Diplomacia de supermercado
Se melhor prova não houvesse da indisfarçavel arrogância e ilimitada impunidade que a Administração Americana patenteia, bastaria atender à últimas declarações dos seus responsáveis sobre as Nações Unidas e as suas resoluções. Seguramente com a confiança de que tudo pode comprar e não poucos se dispõem a vender, Bush anunciou que «as Nações Unidas vão estabelecer de forma clara e simples que o Iraque não está a cumprir as exigências impostas» adiantando desde logo, em jeito de aviso, que esta seria a «última oportunidade da ONU para provar a sua relevância nesta crise». Mais claro não se pode ser. Bush não só já decidiu o que devem as Nações Unidas aprovar como decretou que se dele ousarem discordar serão reduzidas à insignificância que para ele representam. Talvez o que mais surpreenda seja, não tanto, as declarações de Bush mas o silêncio dos mais altos responsáveis das Nações Unidas perante tão desassombrado ultimato de um dos seus Estados Membros. Pelo meio ficarão, mais que não seja para encontrar suporte em alguns apoios que salvem a aparência, umas quantas diligências de diplomacia mercantil destinadas a procurar comprar em alguns países o número de votos necessários à aprovação da resolução que já decidiram querer ver aprovada; a continuada tentativa de intoxicação da opinião pública a partir do papel que, um pouco por todo o mundo, alguns editorialistas de serviço se dispõem cumprir em resposta ao apelo da voz do dono; as esclarecedoras e relevantes teorizações sobre o valor supremo da legitimidade eleitoral dos governos perante a indisfarçavel corrente humana que tem enchido praças e ruas para justificar as posições dos governantes partidários da guerra.
A voz de milhões de homens e mulheres que em todo o mundo se indignam e opõem perante a sombra de uma guerra iminente poderá, com larga probabilidade, não ser suficiente para impedir o que unilateralmente o imperialismo norte americano, e a corte de dependentes que atrás de si se arrasta, já decidiu.
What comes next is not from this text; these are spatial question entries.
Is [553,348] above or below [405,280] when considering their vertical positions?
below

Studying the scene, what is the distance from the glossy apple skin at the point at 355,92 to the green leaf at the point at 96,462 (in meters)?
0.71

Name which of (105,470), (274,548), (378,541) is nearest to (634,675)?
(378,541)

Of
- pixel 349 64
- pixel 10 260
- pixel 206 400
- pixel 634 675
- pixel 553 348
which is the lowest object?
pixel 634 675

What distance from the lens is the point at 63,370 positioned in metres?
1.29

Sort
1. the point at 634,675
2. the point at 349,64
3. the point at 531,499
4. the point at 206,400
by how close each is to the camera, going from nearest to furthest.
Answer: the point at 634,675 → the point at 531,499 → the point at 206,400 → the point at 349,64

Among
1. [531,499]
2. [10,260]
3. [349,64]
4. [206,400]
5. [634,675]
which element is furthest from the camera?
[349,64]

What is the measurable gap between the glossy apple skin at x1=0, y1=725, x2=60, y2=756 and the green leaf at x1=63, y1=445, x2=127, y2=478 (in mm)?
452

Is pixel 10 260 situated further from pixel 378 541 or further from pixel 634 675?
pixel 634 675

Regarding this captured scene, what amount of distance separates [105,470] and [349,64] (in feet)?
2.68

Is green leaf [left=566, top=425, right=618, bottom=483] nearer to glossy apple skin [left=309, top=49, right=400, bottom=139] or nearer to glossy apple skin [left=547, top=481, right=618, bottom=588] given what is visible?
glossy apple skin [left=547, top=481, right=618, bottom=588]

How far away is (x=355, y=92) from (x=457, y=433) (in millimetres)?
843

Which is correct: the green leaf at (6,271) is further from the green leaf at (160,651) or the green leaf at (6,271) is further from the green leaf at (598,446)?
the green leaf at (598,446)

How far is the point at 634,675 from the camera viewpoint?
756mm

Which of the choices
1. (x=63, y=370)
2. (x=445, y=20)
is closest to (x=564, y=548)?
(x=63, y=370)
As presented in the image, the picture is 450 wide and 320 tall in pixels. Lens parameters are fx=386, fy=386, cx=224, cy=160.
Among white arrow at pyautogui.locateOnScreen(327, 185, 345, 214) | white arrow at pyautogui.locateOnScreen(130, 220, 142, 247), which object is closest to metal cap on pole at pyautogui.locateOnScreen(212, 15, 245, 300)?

Mesmo que assim seja, o expressivo movimento em defesa da paz e contra a agressão ao Iraque, que nos últimos meses se afirmou por todos os continentes, não deixará de constituir sem dúvida uma importante aquisição política neste inicio de milénio. Particularmente se no seu seio se afirmar e desenvolver a consciência de que à raíz desta agressão, e de outras que a máquina de guerra se prepara para agendar, está indissoluvelmente associada a natureza violenta do imperialismo, sem a eliminação do qual não haverá espaço para a construção de mundo com paz e justiça. Sob pena de milhões sentirem frustrada a expressão da sua indignação e de se perpetuarem as condições de sobrevivência de uma política mundial comandada pelo objectivo de assegurar pela violência a prevalência dos seus interesses de dominação económica.